◆ **Text section**:
- Opening Delimiter -
STRANGEST
BEDFELLOWS EVER IN BIGGEST BRAWL IN D.C. It's GOP and Dems vs. GOP and Dems in 9/11-Saudi showdown, by
Garth Kant, 4/24/16, WND
WASHINGTON – The biggest
fight in Washington right now is over a bill that would allow families of 9/11
victims to sue Saudi Arabia, and it is unlike any other political battle in
memory in at least one unique and dramatic way.
It pits the strangest of
bedfellows against each other, with a combination of Republicans and Democrats
on either side. Among Democrats
supporting the bill are presidential candidates Hillary Clinton and Bernie
Sanders, and Sens. Harry Reid and Chuck Schumer. They are joined by such
Republicans as presidential candidate Sens. Ted Cruz, John Cornyn and former
Rep. Michele Bachmann.
Among those opposing the
bill are President Obama and Republicans including House Speaker Rep. Paul
Ryan, Sens. John McCain, Lindsey Graham, and Intelligence Committee chair
Richard Burr.
As it happens, President
Obama arrived in Saudi Arabia Wednesday for a 24-hour visit, but one highly
controversial topic unlikely to come up is key related issue: whether to
finally release 28 pages of classified documents from the 9/11 Commission
report that many strongly suspect implicate the kingdom’s government in helping
plan and execute the Sept. 11, 2001, attacks on America.
- Closing Delimiter -
◆ **Task set**:
(1) Answer these questions about the article on the 9/11-Saudi bill:
(a) What would the bill allow families of 9/11 victims to do?
(b) Which committee does Richard Burr chair?
(c) How long was President Obama's visit to Saudi Arabia?
(2) Please extract the passage of the article on the 9/11-Saudi bill between "Among those opposing" and "attacks on America.", inclusive.
(3) Translate this sentence from the article on the 9/11-Saudi bill into Spanish: "It pits the strangest of bedfellows against each other, with a combination of Republicans and Democrats on either side."

◆ **Dataset entries**:
- Opening Delimiter -
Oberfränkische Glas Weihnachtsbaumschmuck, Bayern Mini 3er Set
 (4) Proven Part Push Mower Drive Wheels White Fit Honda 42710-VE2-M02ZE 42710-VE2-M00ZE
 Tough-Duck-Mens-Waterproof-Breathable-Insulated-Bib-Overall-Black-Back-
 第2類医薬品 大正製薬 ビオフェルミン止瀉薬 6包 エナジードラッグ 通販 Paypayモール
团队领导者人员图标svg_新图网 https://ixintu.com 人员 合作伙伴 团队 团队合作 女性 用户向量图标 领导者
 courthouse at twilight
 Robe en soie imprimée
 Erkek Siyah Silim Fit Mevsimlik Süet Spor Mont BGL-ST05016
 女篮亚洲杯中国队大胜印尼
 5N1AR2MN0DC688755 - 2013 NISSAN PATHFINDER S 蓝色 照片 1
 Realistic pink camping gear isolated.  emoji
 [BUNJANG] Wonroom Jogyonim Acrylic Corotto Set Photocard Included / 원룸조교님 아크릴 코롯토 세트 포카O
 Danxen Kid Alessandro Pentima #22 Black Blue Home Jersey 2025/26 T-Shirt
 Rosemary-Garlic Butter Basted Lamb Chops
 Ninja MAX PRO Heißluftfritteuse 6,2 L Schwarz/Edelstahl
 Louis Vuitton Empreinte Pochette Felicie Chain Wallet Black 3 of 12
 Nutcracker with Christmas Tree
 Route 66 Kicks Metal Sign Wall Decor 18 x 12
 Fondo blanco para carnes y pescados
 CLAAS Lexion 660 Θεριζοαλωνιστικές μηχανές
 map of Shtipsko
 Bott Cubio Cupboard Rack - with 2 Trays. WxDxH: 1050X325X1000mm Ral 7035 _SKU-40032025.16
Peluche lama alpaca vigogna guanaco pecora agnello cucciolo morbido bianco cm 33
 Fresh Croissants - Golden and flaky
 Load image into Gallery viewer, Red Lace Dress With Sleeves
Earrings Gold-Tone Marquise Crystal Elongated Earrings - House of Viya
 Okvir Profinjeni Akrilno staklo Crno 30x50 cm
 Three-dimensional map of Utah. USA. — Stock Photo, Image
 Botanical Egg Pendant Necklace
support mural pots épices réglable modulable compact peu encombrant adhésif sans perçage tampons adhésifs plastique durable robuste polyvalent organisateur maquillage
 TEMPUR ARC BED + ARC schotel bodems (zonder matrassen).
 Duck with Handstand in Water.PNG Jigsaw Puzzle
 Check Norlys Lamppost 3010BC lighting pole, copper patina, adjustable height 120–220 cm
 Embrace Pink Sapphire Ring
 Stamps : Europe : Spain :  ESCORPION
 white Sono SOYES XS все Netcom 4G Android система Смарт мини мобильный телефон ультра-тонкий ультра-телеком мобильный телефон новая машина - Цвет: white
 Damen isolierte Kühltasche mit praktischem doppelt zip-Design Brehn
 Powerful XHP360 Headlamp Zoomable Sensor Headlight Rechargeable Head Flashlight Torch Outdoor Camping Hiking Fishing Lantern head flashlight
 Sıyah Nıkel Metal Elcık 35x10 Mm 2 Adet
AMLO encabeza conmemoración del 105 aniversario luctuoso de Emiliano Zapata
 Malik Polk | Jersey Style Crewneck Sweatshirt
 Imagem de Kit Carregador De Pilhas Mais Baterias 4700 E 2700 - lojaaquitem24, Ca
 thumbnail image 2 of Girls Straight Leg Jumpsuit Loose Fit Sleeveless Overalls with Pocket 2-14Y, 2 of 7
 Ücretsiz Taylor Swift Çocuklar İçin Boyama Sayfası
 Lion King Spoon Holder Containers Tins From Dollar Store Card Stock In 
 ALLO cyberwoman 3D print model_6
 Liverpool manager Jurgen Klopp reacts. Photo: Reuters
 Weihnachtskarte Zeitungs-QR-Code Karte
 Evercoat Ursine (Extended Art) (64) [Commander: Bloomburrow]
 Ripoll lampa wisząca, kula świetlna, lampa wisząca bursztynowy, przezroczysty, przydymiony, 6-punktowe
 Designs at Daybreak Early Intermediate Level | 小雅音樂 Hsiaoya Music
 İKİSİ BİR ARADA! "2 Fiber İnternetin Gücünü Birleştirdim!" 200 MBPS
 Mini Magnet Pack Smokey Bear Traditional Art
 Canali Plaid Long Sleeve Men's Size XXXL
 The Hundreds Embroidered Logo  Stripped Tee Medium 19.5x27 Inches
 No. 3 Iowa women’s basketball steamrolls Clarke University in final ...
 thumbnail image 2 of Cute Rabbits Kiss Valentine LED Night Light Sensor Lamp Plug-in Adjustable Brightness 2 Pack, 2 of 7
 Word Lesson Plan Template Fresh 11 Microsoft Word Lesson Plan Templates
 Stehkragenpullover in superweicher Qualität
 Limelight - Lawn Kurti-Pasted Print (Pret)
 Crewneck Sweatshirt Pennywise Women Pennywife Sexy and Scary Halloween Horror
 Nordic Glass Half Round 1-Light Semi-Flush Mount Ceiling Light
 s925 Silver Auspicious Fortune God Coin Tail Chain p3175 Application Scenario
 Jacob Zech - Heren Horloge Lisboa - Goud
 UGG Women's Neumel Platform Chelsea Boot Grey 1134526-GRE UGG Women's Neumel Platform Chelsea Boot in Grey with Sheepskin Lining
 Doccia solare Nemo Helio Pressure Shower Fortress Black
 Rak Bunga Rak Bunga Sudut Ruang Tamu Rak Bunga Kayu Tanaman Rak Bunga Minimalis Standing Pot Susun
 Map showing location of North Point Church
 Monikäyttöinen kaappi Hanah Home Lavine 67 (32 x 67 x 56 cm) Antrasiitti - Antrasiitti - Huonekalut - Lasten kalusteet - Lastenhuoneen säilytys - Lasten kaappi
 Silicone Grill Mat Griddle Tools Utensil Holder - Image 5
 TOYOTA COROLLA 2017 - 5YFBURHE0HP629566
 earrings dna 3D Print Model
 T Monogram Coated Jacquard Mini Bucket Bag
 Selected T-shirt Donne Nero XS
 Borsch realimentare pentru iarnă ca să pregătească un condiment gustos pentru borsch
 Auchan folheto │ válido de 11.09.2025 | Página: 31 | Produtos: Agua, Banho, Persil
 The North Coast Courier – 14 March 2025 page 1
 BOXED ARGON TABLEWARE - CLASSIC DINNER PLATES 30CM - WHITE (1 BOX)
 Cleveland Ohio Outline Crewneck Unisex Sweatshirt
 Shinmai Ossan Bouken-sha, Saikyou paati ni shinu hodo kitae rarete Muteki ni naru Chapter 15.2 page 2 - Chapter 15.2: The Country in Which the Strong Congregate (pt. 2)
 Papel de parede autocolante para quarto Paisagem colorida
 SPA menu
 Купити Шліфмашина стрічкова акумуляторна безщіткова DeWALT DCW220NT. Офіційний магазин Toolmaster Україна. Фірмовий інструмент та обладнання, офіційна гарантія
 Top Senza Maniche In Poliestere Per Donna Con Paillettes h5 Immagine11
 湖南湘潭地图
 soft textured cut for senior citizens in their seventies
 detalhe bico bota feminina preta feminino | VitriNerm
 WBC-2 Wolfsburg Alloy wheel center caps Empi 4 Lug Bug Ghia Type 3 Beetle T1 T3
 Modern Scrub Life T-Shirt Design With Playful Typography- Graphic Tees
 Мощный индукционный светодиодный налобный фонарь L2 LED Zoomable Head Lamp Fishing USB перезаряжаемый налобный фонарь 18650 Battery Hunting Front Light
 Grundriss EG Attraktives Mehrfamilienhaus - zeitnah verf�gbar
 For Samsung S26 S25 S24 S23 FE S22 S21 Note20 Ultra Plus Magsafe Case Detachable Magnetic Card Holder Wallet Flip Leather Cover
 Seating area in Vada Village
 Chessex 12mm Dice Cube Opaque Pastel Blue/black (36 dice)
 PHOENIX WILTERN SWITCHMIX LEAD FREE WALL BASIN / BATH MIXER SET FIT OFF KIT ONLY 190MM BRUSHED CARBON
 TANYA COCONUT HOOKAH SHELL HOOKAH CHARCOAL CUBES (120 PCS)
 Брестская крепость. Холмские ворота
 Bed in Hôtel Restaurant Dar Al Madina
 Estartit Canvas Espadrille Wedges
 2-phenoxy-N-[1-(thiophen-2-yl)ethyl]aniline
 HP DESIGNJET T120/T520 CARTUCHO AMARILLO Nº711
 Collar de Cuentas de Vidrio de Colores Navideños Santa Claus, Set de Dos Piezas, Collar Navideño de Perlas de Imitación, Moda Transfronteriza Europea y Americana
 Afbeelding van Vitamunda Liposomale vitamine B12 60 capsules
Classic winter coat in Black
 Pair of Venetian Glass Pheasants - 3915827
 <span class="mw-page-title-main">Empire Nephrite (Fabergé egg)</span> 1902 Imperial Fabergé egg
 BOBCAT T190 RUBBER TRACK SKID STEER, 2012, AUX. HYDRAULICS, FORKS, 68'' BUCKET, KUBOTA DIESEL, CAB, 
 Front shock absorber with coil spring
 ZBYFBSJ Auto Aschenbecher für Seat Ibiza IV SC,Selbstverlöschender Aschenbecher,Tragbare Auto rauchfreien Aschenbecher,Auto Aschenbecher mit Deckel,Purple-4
- Closing Delimiter -
◆ **Answer set**:
(1)
(a) Sue Saudi Arabia.
(b) The Intelligence Committee.
(c) 24 hours.

(2)
Among those opposing the
bill are President Obama and Republicans including House Speaker Rep. Paul
Ryan, Sens. John McCain, Lindsey Graham, and Intelligence Committee chair
Richard Burr.
As it happens, President
Obama arrived in Saudi Arabia Wednesday for a 24-hour visit, but one highly
controversial topic unlikely to come up is key related issue: whether to
finally release 28 pages of classified documents from the 9/11 Commission
report that many strongly suspect implicate the kingdom’s government in helping
plan and execute the Sept. 11, 2001, attacks on America.

(3) Enfrenta entre sí a los compañeros de cama más extraños, con una combinación de republicanos y demócratas en cada bando.